Effect of recovery time on infected count

The assumption with the largest effect on infected count is, without a doubt, the infection fatality rate (IFR). An IFR of 1% leads to a multiplication factor of 100, meaning 100 infected for each death. Dropping IFR to 0.5% increases the multiplication factor to 200, which will double the number of infected. This effect is visible in the following chart:

Effect of IFR on infected count

Another assumption underlying this entire project is that the reports of COVID-19 deaths are accurate. Or at least more accurate than confirmed infections. The Economist has done some modeling on this, by comparing the reported COVID-19 deaths to the total number of excess deaths. The assumption is that with everyone social distancing, the reduction of traffic accidents and so on should probably lead to a small drop in deaths compared to what would be expected that time of year. A large bump in excess deaths is probably roughly entirely attributable to COVID-19. Looking at the numbers produced by The Economist suggest countries like Sweden is probably doing quite a good job in reporting COVID-19, while Italy is missing significant numbers of infected.

Let's look at some results for other countries. Below are the numbers of four nordic countries. Note that the Y-axis has a different range for the different countries. Sweden has roughly ten times infected count at peak compared to Finland.

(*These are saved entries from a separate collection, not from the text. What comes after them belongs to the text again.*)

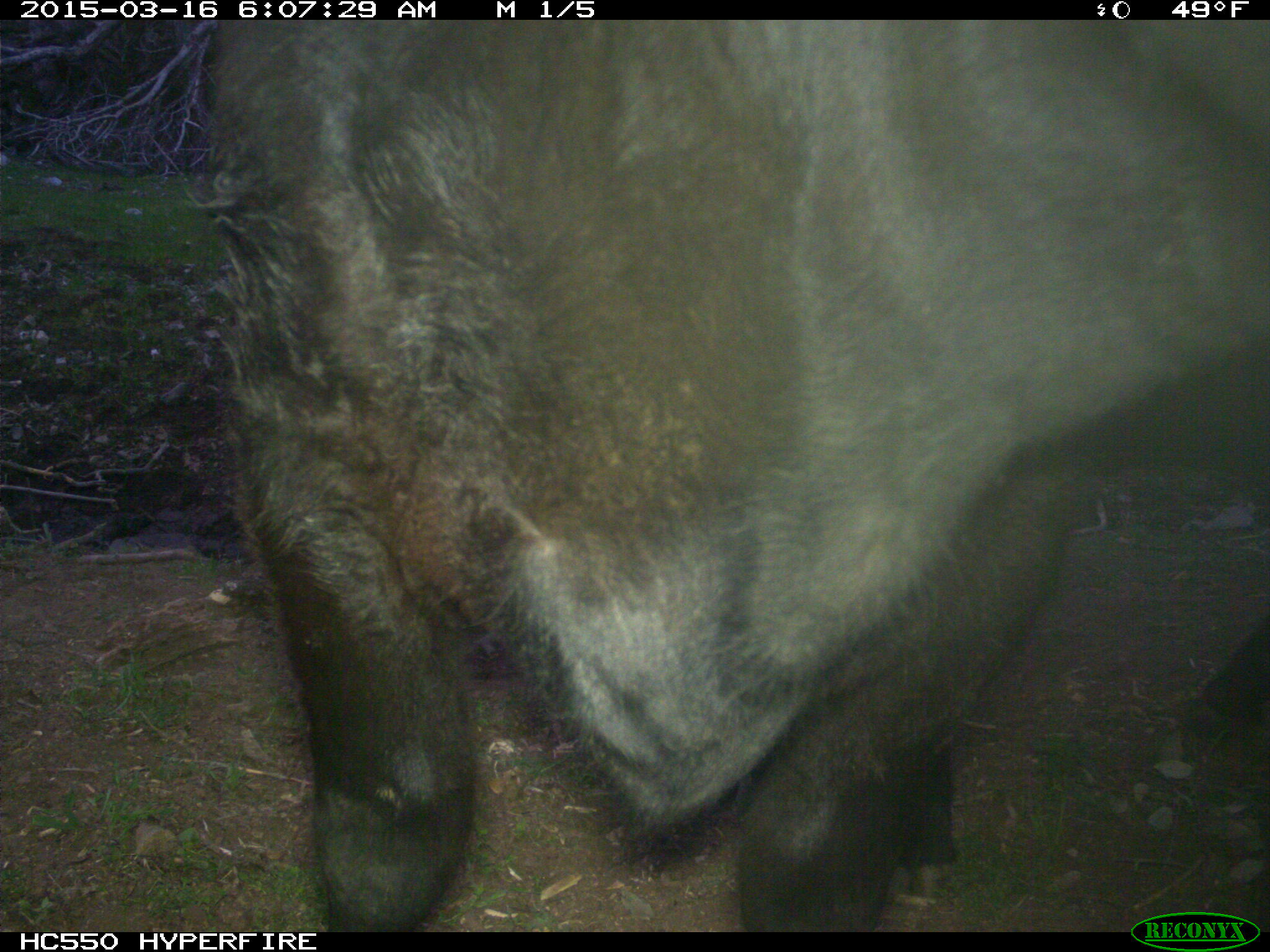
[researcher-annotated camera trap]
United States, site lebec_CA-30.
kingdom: Animalia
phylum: Chordata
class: Mammalia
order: Artiodactyla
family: Bovidae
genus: Bos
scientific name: Bos taurus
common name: domestic cow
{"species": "Bos taurus (domestic cow)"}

Infection counts in nordic countries

There is a clear peak showing that lockdown strategies work as a way to limit the spread of SARS-Cov-2. Sweden, which never went into lockdown, instead had a mix of voluntary social distancing and some limits on large gatherings. It shows up in the data both in a much higher peak infected count, and a much slower drop. But even Swedens light-touch approach was enough to halt the growth of the pandemic and start bringing the infect counts down.

We can also look at some results for other European countries. The range for the Y-axis for Germany is different.

Infected counts in large European contries

It is interesting how the infected counts are so similar between the UK, France, and Italy. The UK is the worst one of the three, but the peak isn't that much higher. It is also the slowest to come down. Germany is on another level, with only a quarter of the infected as compared to the UK. You can also see how Italy was earlier than other countries, both in getting a clear exponential growth curve going already in the middle of February, and peaking in the middle of March following national lockdown going into effect in early March. The UK is lagging in getting the numbers under control. As of three weeks ago, it was still dealing with 500k infected.

It is interesting how effective various lockdowns have been. The drop rate varies somewhat depending on how tight the lockdown is, but even Sweden's light-touch approach got the counts to drop. It will be interesting to see how things develop as lockdowns end. Some countries (the UK, I'm looking at you) seem the be willing to start opening up while they still have quite substantial infected counts.